Our lovemaking was desperate and hurried. At the end, I tasted her tears. I woke up later and saw her silhouette against the window, getting dressed again. She left without turning on a light or saying a word. I lay in the dark and hoped it hadn't been for the last time.
I had passed the door, set into a stucco building on Ortega, a thousand times and never known there was a cantina behind it. There was no sign. If you didn't know it was there, they didn't want you to find out.
I sat at a tiny table across from Danny Lopez. We drank Mexican beer from bottles. The cement walls were painted a dark green, gray-white in places where they had been chipped. A string of red lights hung over the bar, an effort at festivity. It was authentic, though, I felt as though I were in a strange city a thousand miles to the south.
The strangeness made me feel safer than I'd felt in a long time.
“Sooner or later,” I said, “they'll just kick her front door down and shoot her.” I thought for a minute. “Hell, I don't even know if she locks it.”
Lopez took a long pull from his beer and nodded to the heavy-set woman behind the bar. She brought two
bottles to the table and set them in front of us.
“Why haven't they done that?” he asked.
“I'm guessing they don't know what to do,” I said. “Sal Cleveland's bad business, but killing people isn't how he solves things unless he has to.

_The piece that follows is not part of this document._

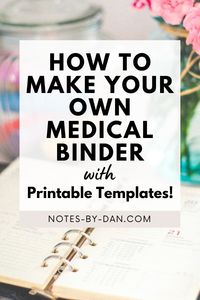 HOW TO MAKE YOUR OWN MEDICAL BINDER

with

Printable Templates!

NOTES-BY-DAN.COM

I guess he thought he had to kill Charlene, and he knows Annie saw him do it. He probably guesses by now that the cops don't have her testimony. I doubt if he knows they think she's too crazy to go on the stand.”

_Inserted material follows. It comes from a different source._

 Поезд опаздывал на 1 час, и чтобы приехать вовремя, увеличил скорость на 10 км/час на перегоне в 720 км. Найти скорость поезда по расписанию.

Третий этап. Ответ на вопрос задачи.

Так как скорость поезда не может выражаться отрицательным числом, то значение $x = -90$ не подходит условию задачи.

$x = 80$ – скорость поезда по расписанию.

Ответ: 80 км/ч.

“So why chase you down a highway shooting at you?”
“I think we surprised them by walking into the Star-lite,” I said. “I think it was just instinct.”
“Then this guy comes to try to talk you into walking away and forgetting it.”
“Fin,” I nodded. “And you've never heard of him?”
He shrugged elaborately. “Amigo, I've heard of everybody, and this guy's a ghost. No one I talk to has ever heard of him.”
“He said he went to school with Sal back in Ohio. Maybe he's just come west recently.”
“Then the connection is very old,” he said. “Cleveland has lived here for many years.”
A man in a western shirt and a straw rancher's hat sat with his elbows on the bar glaring at me. He made it clear I was unknown and unwelcome. I did my best to ignore him.
“Now Cleveland's lost two men, and thinks I killed them,” I said. “I didn't, and don't know who did. Earnswood’s floating around the edges of this, and the cops I know don't seem to even want to say his name out loud.”
“I told you, he's dirty.”
Danny Lopez half-stood, looking almost apologetic, and let the man at the bar get a look at him. Recognition dawned, and the man touched his hat brim and turned around to face the bar. Lopez sat back down and returned his attention to me.
“I might need help with this,” I said.